■ ABOUT THIS TASK ■
Lines below starting with the line with "Tanzania, site C08, 2014-01-16" and going on through the line with "category: zebra" must be output exactly; the rest of the records must be left out.

■ DATA ■
§ §

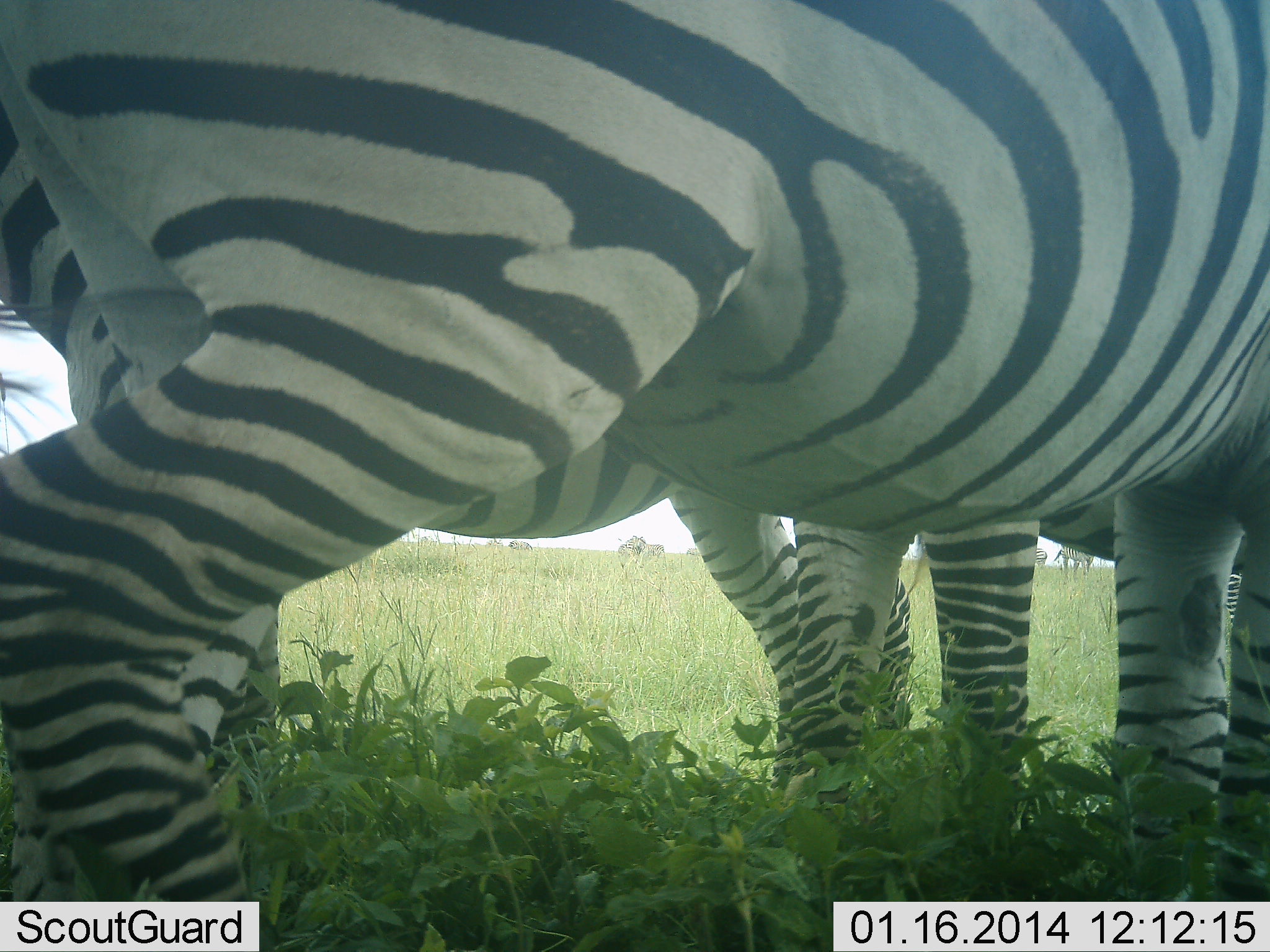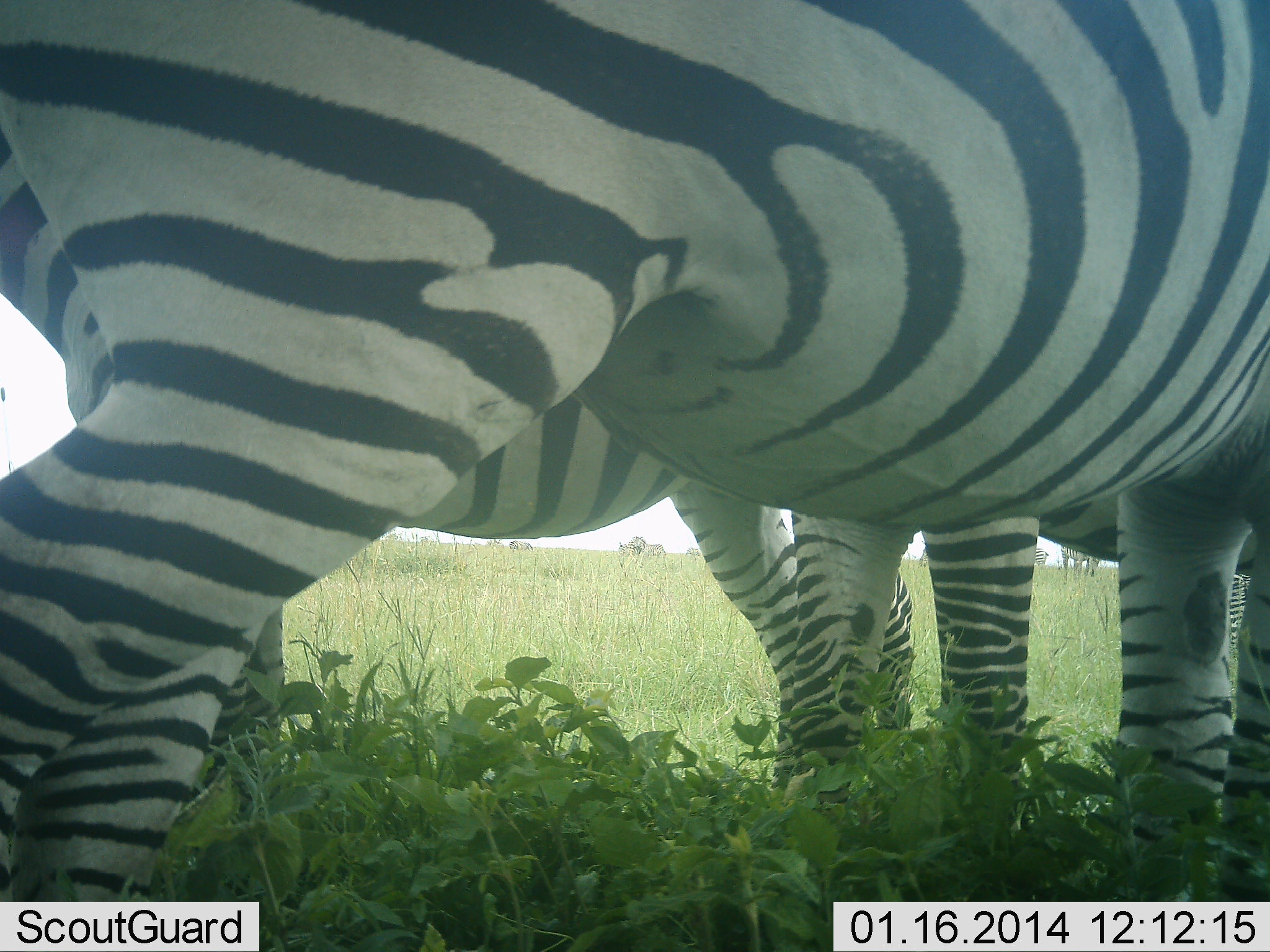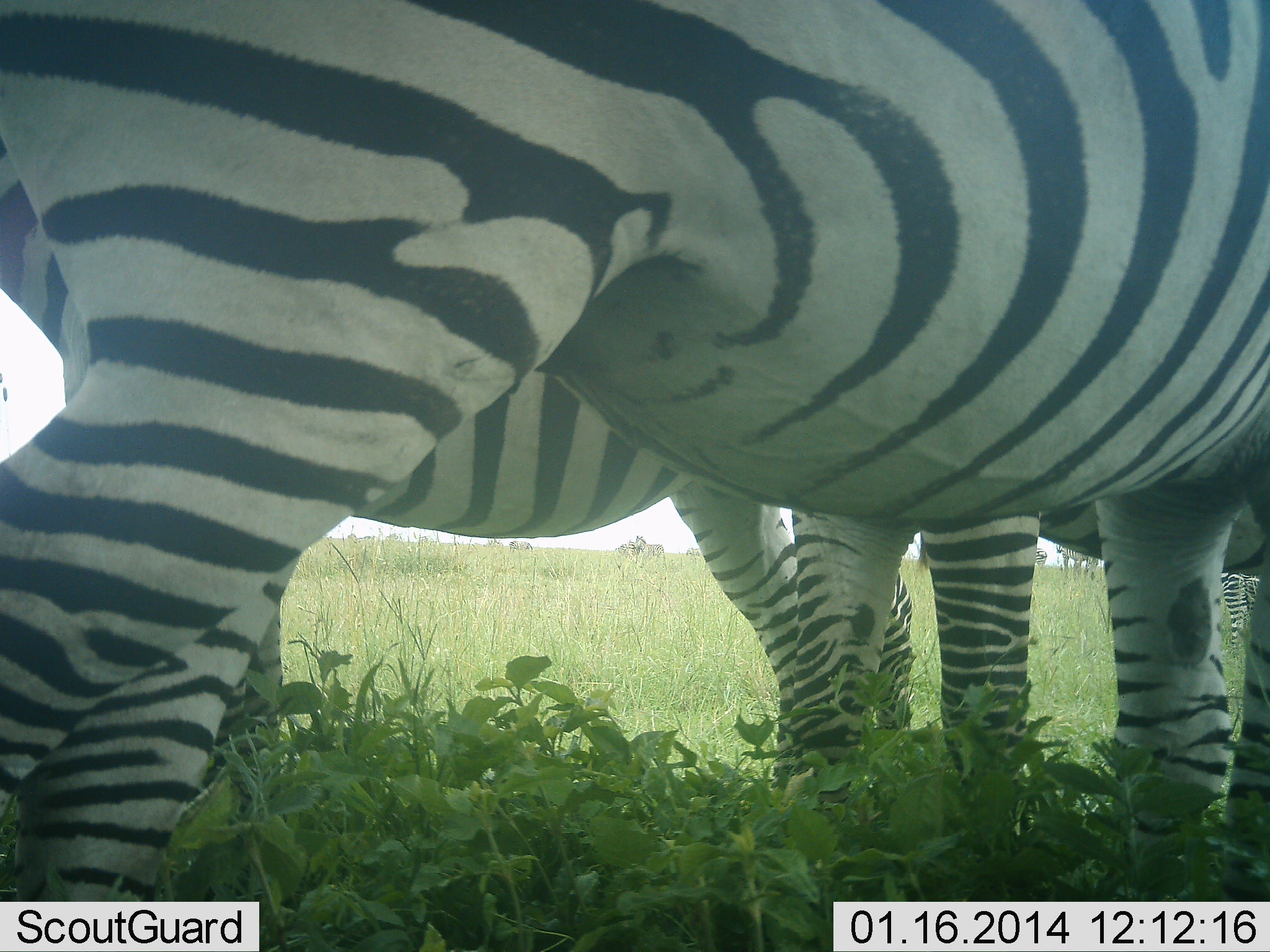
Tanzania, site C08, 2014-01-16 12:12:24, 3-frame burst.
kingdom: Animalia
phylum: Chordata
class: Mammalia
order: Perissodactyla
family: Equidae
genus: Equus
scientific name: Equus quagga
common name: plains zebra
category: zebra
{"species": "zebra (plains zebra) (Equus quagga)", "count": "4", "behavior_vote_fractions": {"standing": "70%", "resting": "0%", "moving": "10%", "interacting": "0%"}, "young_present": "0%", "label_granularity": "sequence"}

§ §

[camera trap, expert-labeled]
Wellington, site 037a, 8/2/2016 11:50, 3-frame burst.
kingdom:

§ §

■ RESULT BELOW ■
Tanzania, site C08, 2014-01-16 12:12:24, 3-frame burst.
kingdom: Animalia
phylum: Chordata
class: Mammalia
order: Perissodactyla
family: Equidae
genus: Equus
scientific name: Equus quagga
common name: plains zebra
category: zebra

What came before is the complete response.